START Selected excerpt

The twentieth century in its first half witnessed a certain degree of industrialization, but there was no industrial revolution, nor any economic break-through despite an appreciable growth of large-scale industry before 1947.
Historians have differed on why there was no ‘take-off. The Marxist economist Amiya Kumar Baagchi, in Private Investment in India 1900 – 1939 (Cambridge, 1972), and the non- Marxist historian, Rajat K. Ray, in Industrialization in India: Growth and Conflict in the Private Corporate Sector 1914 -1947 (New Delhi, 1979) both argued that colonial policies were responsible for this.
Morris D. Morris, an American economic historian of note, argues, on the contrary, in his contribution to the second volume of the Cambridge Economic History of India (1983), that the technological backwardness of the Indian economic structure blocked the sustained growth of investment in large-scale industry.

END Selected excerpt
START Raw data

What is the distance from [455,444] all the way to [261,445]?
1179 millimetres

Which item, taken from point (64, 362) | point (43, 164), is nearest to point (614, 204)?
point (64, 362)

END Raw data

→ Exercises to complete:
A - Answer these questions about the passage on Indian industrialization, one line each, marked (i), (ii), (iii):
(i) In what year was Private Investment in India 1900 – 1939 published?
(ii) Which volume of the Cambridge Economic History of India holds the contribution by Morris D. Morris?
(iii) What kind of industry does the passage say grew appreciably before 1947?
B - Do these statements agree with the passage on Indian industrialization? Answer each, marked (i), (ii), (iii), with yes or no and the deciding words of the passage.
(i) Amiya Kumar Baagchi and Rajat K. Ray both held colonial policies responsible for the lack of a take-off.
(ii) Morris D. Morris is described as a British economic historian.
(iii) The passage says an industrial revolution took place in the first half of the twentieth century.
C - Carry the passage on Indian industrialization forward, starting after the sentence about Morris D. Morris.

→ Answers for each item:
A -
(i) 1972
(ii) The second volume
(iii) Large-scale industry

B -
(i) Yes: "both argued that colonial policies were responsible for this."
(ii) No: "an American economic historian of note"
(iii) No: "there was no industrial revolution"

C -
Subsequently B.R. Tomlinson, a historian who hardly took a side in the dispute, nevertheless observed, in his The Economy of Modern India 1860 -1970 (New Cambridge History of India, Vol III, Cambridge, 1993), that ‘a ruthless insistence by government on strategic priorities limited the expansion’ of Indian industry during the Second World War, when there were new opportunities.
By then, there was a large Indian capitalist class locked in a struggle with European capital in India. Its growth, and internal tensions, is studied in Claude Markovitz, Indian Business and Nationalist Politics 1931-1939. By common consent, the explanation of backwardness is no longer sought in social values and customs. The political factor in economic backwardness or growth is still a matter of dispute.
The beginnings of modern Indian business enterprise in the early 19th century have been traced by Blair B. Kling in Partnership in Empire: Dwarkanath Tagore and the Age of Enterprise in Eastern India (Berkeley, 1976), and by Asiya Siddiqui in ‘The Business World of Jamsetjee Jeejeebhoy'( Indian Economic and Social History Review, vol 21, 1982).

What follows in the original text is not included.